Copy out once more, exactly, the line with "common name: bird" and all the lines after it, up to the last line of the data.

Input for this task:
=-=-=-=-=

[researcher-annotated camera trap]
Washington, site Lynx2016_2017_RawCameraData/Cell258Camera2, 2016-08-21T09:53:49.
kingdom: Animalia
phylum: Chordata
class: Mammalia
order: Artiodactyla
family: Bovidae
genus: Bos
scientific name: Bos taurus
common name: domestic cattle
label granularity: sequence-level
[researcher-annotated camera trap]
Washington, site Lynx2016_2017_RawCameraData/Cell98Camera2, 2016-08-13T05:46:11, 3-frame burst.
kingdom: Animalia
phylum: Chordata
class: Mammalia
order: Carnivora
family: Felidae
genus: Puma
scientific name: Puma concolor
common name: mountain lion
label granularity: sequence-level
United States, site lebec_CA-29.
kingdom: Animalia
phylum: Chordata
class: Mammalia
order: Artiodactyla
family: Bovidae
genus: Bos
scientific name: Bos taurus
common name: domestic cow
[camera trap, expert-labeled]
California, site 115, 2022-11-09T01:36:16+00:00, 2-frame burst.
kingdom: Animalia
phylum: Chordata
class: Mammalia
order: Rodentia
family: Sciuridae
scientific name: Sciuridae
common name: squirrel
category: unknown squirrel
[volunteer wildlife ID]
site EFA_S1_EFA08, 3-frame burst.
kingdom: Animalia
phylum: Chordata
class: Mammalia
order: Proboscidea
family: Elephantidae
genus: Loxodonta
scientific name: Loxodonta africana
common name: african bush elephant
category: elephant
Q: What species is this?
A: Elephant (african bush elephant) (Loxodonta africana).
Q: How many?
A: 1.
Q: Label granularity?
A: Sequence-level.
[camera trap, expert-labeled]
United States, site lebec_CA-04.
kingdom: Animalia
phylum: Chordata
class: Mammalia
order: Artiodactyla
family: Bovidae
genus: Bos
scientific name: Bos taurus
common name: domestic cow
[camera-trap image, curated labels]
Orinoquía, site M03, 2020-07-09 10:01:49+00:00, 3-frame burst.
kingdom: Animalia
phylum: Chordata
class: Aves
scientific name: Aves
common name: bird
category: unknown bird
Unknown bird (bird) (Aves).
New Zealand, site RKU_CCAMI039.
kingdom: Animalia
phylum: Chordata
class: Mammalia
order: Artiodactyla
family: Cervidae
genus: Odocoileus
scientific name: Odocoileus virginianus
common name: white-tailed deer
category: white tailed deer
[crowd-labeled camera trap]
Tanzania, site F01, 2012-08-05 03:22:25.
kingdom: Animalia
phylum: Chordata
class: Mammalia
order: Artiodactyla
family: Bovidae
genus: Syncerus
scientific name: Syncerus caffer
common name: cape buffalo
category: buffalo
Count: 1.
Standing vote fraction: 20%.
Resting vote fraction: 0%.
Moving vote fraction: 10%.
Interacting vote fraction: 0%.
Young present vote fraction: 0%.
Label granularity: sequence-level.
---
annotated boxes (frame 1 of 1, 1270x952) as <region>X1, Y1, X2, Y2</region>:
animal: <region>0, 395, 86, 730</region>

=-=-=-=-=

Completed exercise:
common name: bird
category: unknown bird
Unknown bird (bird) (Aves).
New Zealand, site RKU_CCAMI039.
kingdom: Animalia
phylum: Chordata
class: Mammalia
order: Artiodactyla
family: Cervidae
genus: Odocoileus
scientific name: Odocoileus virginianus
common name: white-tailed deer
category: white tailed deer
[crowd-labeled camera trap]
Tanzania, site F01, 2012-08-05 03:22:25.
kingdom: Animalia
phylum: Chordata
class: Mammalia
order: Artiodactyla
family: Bovidae
genus: Syncerus
scientific name: Syncerus caffer
common name: cape buffalo
category: buffalo
Count: 1.
Standing vote fraction: 20%.
Resting vote fraction: 0%.
Moving vote fraction: 10%.
Interacting vote fraction: 0%.
Young present vote fraction: 0%.
Label granularity: sequence-level.
---
annotated boxes (frame 1 of 1, 1270x952) as <region>X1, Y1, X2, Y2</region>:
animal: <region>0, 395, 86, 730</region>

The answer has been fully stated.